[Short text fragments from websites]
★ ★ ★ ★ ★ ★ ★

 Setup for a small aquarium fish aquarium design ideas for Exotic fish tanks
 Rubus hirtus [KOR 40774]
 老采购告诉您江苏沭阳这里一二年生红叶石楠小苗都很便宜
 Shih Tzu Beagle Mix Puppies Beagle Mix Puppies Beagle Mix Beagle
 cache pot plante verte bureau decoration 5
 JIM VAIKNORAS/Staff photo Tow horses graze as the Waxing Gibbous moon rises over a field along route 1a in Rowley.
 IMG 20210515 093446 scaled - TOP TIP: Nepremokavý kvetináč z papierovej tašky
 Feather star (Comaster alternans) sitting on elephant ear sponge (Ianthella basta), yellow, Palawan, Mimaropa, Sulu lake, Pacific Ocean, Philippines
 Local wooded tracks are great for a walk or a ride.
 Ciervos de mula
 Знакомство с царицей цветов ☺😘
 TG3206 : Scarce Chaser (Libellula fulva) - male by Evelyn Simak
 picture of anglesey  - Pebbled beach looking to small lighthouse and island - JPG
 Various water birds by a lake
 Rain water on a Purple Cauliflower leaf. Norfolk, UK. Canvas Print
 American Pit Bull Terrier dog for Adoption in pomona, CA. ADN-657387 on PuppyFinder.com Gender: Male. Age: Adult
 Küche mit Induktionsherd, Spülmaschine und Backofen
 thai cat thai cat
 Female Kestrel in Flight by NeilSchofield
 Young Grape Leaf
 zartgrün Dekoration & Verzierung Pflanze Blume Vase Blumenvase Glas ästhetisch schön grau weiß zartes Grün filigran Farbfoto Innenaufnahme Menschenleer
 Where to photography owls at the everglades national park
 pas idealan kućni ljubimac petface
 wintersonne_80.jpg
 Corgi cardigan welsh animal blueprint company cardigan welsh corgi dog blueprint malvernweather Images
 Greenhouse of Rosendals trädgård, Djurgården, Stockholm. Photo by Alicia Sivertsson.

★ ★ ★ ★ ★ ★ ★

- _Exercise directions_
Your task is to copy every entry above, exactly as written.

- _Answer_
 Setup for a small aquarium fish aquarium design ideas for Exotic fish tanks
 Rubus hirtus [KOR 40774]
 老采购告诉您江苏沭阳这里一二年生红叶石楠小苗都很便宜
 Shih Tzu Beagle Mix Puppies Beagle Mix Puppies Beagle Mix Beagle
 cache pot plante verte bureau decoration 5
 JIM VAIKNORAS/Staff photo Tow horses graze as the Waxing Gibbous moon rises over a field along route 1a in Rowley.
 IMG 20210515 093446 scaled - TOP TIP: Nepremokavý kvetináč z papierovej tašky
 Feather star (Comaster alternans) sitting on elephant ear sponge (Ianthella basta), yellow, Palawan, Mimaropa, Sulu lake, Pacific Ocean, Philippines
 Local wooded tracks are great for a walk or a ride.
 Ciervos de mula
 Знакомство с царицей цветов ☺😘
 TG3206 : Scarce Chaser (Libellula fulva) - male by Evelyn Simak
 picture of anglesey  - Pebbled beach looking to small lighthouse and island - JPG
 Various water birds by a lake
 Rain water on a Purple Cauliflower leaf. Norfolk, UK. Canvas Print
 American Pit Bull Terrier dog for Adoption in pomona, CA. ADN-657387 on PuppyFinder.com Gender: Male. Age: Adult
 Küche mit Induktionsherd, Spülmaschine und Backofen
 thai cat thai cat
 Female Kestrel in Flight by NeilSchofield
 Young Grape Leaf
 zartgrün Dekoration & Verzierung Pflanze Blume Vase Blumenvase Glas ästhetisch schön grau weiß zartes Grün filigran Farbfoto Innenaufnahme Menschenleer
 Where to photography owls at the everglades national park
 pas idealan kućni ljubimac petface
 wintersonne_80.jpg
 Corgi cardigan welsh animal blueprint company cardigan welsh corgi dog blueprint malvernweather Images
 Greenhouse of Rosendals trädgård, Djurgården, Stockholm. Photo by Alicia Sivertsson.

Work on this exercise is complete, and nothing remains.